Telefonie Während in Deutschland derzeit bei UMTS-Verbindungen mit HSDPA-Technologie maximale Bandbreiten von 1,8 bzw. 7,2 Megabit pro Sekunde möglich sind, arbeitet man in Japan bereits an der nächsten Generation der Mobilfunktechnik. In einem Feldversuch konnten nun neue Rekordgeschwindigkeiten erreicht werden. NTT DoCoMo, Japans größter Mobilfunkanbieter, teilte kürzlich mit, dass man die maximale Übertragungsrate auf 5 Gigabit pro Sekunde verdoppeln konnte.
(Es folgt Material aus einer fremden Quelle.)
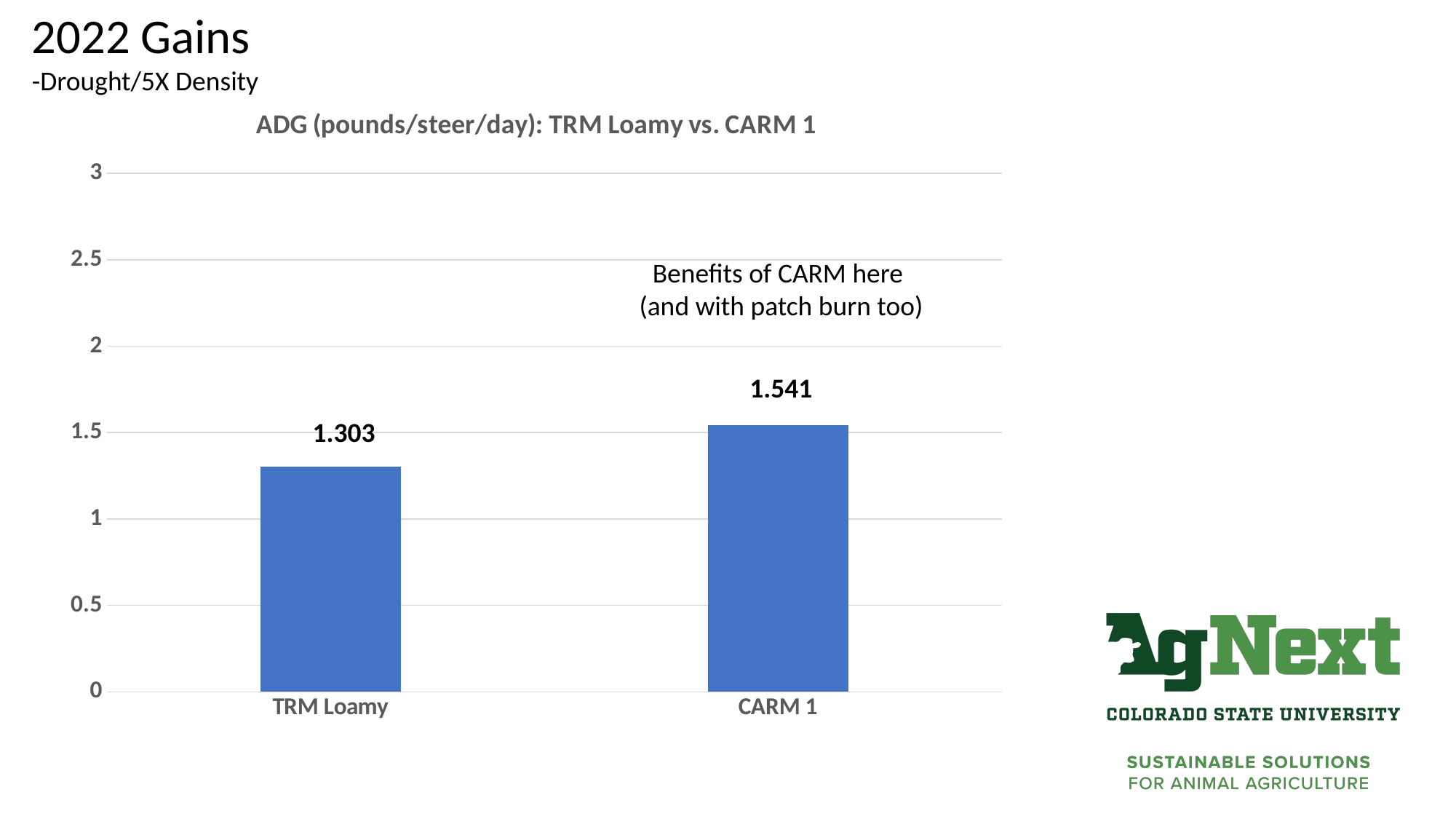
What is the title of the chart? ADG (pounds/steer/day): TRM Loamy vs. CARM 1 What is the highest value shown on the y axis? 3 What is the ADG value for CARM 1? 1.541 Which category has the higher ADG? CARM 1 What kind of chart is shown on the slide? bar chart Is the value for TRM Loamy greater or less than 1.5? less Is the value for CARM 1 greater or less than 1.5? greater What is the ADG value for TRM Loamy? 1.303 Which category has the lower ADG? TRM Loamy How many categories are shown in the chart? 2 What is the difference in ADG between CARM 1 and TRM Loamy? 0.238 Is the ADG for CARM 1 larger or smaller than the ADG for TRM Loamy? larger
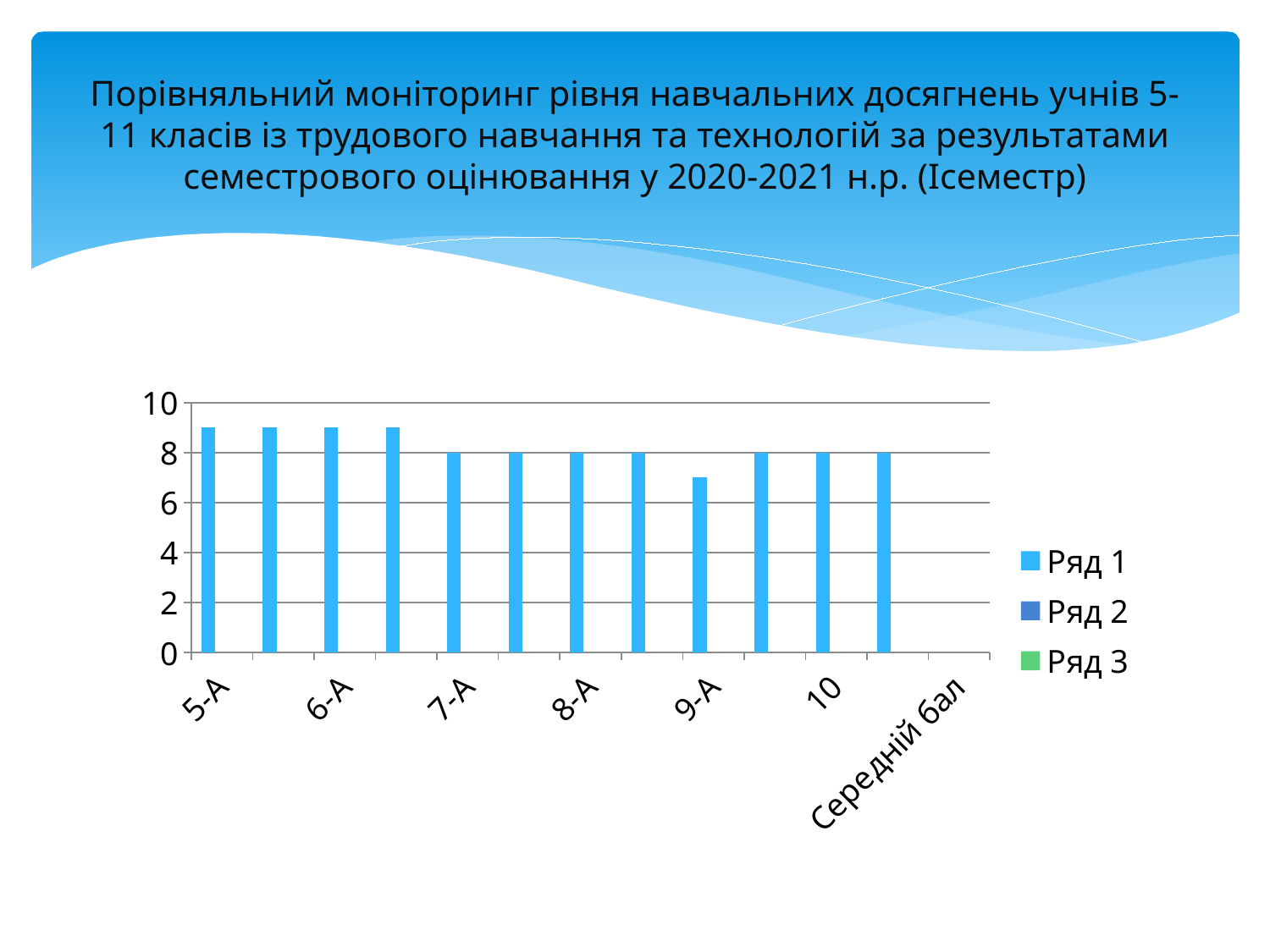
What is the name of the first series in the legend? Ряд 1 What is the value for 7-А? 8 Do the bar values generally rise or fall from left to right along the x axis? fall What is the value for 10? 8 Which is larger, the value for 6-А or the value for 8-А? 6-А Which labelled class has the lowest bar? 9-А How many series does the legend list? 3 Is the value for 9-А greater or less than 8? less What kind of chart is shown on the slide? bar chart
Bisher betrug das Maximum 2,5 Gbit/s. Bei dem erfolgreichen Test nutzte man ein 100 Mhz breites Freqzenzband und übertrug die Daten auf einen mobilen Empfänger, der sich mit 10 km/h bewegte.

Bisher stehen die Spezifikationen für 4G-Handys noch nicht fest, als Ziel für die Datentransferrate gilt allgemein jedoch rund 1 Gbit/s. Bei NTT DoCoMo geht man jedoch davon aus, dass die Anforderungen auf Dauer weiter steigen, so dass man bereits an einer Steigerung der Übertragungsgeschwindigkeiten arbeitet.

Das Unternehmen will auf der in dieser Woche in Barcelona stattfindenden Messe 3GSM Details zu seinem Experiment bekannt geben. Bis erste Endgeräte auf den Markt kommen, die derartig hohe Transferraten unterstützen und auch ausnutzen können, dürften noch einige Jahre vergehen.